Quer isto dizer que o orçamento dito de continuidade vai continuar sem remover o amianto, que a lei estabelece que já não deveria existir nos edifícios públicos, mas que se mantém em centenas de escolas por todo o país.
A FNE sustenta que, pelo contrário, do que a Educação precisa é de um orçamento de rutura com aquelas políticas erradas e que já demonstraram que são fonte de descontentamento de milhares de trabalhadores.
O que é errado é pensar e dizer que a continuidade é que é bom.
Do que precisamos é de mudar o que está errado, aquilo que não valoriza as pessoas, que não reconhece nem estimula o empenho profissional, que se limita a uma visão económico-financeira e que não integra uma perspetiva social para o desenvolvimento de uma sociedade com mais equidade. E para o conseguir é imprescindível a corresponsabilização e o envolvimento de todos os parceiros sociais, em práticas de diálogo consistente e com resultados.
Preocupa-nos neste Orçamento esta falta de reconhecimento da importância da educação e da formação, que se traduz num pequeníssimo crescimento do respetivo orçamento, de pouco mais de 1%, e sem ver reconhecido crescimento idêntico ao que se verifica em outros Ministérios, o que é um sinal negativo sobre a relevância que é atribuída a este setor. A verdade é que só no subsetor do ensino não superior continuamos distantes da despesa em Educação de 2009, o que significa que depois do período de ajustamento ainda não recuperamos os valores de despesa anteriores à crise.
No Roteiro para a Legislatura 2019-2023 que o Secretariado Nacional da FNE aprovou, e que já entregou a todos os Partidos Políticos, afirmava-se que deveria ser assumido o compromisso de que o investimento em Educação deveria constituir 6% do PIB. Este é o desafio que se coloca à sociedade portuguesa. E é isto que não acontece com o Orçamento que agora vai ser debatido na Assembleia da República. A reconhecida necessidade de investimento significativo em educação e formação não se traduz, neste Orçamento, em despesa de dimensão adequada, já que esta permanece estável e sem revelar sinais de intervenção, para medidas que apontem para mais qualidade, mais equidade e mais eficácia de todo o sistema educativo. Este é um sinal extremamente negativo para a sociedade, sobre a forma como o Governo encara as condições de um serviço público de educação e formação de qualidade.

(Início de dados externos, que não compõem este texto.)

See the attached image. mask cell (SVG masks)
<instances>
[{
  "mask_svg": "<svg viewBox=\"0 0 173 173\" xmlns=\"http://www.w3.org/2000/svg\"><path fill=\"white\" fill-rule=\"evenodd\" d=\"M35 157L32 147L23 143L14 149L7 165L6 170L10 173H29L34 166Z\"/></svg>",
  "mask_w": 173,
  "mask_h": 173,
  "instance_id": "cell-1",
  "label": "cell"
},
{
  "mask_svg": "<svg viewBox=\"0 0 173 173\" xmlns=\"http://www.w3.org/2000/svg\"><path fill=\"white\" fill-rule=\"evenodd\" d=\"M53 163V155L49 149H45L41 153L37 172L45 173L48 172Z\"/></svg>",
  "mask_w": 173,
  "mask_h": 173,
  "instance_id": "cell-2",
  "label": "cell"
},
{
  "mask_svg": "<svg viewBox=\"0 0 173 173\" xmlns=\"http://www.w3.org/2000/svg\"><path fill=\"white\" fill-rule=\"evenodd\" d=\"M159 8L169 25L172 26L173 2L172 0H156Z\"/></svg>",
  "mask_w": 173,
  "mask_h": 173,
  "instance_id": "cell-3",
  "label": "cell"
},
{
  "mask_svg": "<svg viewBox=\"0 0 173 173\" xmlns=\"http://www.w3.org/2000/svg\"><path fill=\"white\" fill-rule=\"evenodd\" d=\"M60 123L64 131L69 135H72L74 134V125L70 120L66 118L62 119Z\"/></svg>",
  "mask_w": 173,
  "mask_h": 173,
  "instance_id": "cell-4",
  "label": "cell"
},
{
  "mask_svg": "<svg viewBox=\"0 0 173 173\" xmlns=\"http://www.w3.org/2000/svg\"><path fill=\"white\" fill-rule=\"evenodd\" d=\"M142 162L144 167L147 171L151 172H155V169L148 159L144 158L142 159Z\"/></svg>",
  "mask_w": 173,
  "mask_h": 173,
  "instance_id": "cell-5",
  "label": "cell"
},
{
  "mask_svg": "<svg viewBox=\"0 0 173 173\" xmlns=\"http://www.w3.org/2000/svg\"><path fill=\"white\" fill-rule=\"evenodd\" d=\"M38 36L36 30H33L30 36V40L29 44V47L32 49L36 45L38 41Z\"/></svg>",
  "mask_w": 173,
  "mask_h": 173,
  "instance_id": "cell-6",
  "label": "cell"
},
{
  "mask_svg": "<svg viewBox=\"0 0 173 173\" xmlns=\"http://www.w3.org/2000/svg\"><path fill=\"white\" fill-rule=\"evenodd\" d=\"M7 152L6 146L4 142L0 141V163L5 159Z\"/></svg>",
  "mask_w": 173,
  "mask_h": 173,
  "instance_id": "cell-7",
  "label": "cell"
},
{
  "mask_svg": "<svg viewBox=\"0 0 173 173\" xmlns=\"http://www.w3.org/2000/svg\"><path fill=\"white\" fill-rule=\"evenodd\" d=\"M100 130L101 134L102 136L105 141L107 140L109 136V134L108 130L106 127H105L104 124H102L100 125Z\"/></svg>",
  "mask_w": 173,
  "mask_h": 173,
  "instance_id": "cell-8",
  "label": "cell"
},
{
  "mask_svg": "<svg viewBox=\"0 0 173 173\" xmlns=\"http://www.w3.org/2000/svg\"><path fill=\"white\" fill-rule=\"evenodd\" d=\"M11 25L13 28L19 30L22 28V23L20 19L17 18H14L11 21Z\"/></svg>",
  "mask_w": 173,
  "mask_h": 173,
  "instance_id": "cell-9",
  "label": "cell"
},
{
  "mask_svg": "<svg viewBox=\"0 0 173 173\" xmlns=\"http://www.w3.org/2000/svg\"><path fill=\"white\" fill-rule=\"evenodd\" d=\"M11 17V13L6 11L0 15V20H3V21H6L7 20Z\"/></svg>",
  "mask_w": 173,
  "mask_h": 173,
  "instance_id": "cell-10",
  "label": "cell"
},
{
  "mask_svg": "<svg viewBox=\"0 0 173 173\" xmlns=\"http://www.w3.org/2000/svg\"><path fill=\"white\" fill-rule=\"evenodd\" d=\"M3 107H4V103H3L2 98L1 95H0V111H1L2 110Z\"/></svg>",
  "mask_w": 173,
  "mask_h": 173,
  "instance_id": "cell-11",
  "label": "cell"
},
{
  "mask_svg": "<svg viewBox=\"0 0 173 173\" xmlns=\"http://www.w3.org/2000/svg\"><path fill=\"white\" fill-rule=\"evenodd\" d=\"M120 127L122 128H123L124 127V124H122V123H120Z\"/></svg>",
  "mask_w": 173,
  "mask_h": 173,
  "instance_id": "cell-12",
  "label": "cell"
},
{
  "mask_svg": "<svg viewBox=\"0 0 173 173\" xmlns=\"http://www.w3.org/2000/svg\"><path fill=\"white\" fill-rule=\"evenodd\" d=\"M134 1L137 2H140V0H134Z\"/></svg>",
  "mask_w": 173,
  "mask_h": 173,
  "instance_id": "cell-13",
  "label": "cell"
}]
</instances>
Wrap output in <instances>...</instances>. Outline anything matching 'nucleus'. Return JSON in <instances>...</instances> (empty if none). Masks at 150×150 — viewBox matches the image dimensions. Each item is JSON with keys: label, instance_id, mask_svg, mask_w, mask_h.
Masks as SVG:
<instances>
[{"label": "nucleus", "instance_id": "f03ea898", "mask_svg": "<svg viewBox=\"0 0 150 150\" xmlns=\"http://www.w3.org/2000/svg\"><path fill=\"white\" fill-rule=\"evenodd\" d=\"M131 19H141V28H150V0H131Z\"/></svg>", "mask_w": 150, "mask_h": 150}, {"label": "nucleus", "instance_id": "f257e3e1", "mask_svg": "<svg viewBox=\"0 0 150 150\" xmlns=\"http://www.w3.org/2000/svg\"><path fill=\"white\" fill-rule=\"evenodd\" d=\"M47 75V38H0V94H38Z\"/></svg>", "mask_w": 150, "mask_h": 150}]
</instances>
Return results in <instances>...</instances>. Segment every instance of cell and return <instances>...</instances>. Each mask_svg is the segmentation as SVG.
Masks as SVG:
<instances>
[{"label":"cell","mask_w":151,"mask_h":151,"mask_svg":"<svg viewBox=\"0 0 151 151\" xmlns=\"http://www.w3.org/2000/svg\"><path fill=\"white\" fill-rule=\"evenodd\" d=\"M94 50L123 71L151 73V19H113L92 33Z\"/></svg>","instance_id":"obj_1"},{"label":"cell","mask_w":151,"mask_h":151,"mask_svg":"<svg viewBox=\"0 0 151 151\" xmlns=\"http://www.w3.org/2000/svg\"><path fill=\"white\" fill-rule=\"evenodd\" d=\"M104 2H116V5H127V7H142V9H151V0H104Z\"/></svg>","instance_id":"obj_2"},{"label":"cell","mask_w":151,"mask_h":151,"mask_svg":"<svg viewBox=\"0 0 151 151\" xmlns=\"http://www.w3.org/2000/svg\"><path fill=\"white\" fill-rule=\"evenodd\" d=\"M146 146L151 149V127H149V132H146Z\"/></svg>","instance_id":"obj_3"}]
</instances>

O Ministério da Educação não ouviu a FNE, até agora, no processo de elaboração da proposta de Orçamento de Estado, nem procurou discutir as opções que deveriam constituir as políticas mais urgentes para este ano.
Esperamos que a marcação da reunião com o ME para o dia 22 de janeiro possa constituir a oportunidade para que se inicie um verdadeiro processo de diálogo e de concertação que permita a ultrapassagem dos problemas identificados.
A FNE tudo fará para garantir que as justas reivindicações daqueles que representa tenham expressão e estes se possam sentir reconhecidos e valorizados.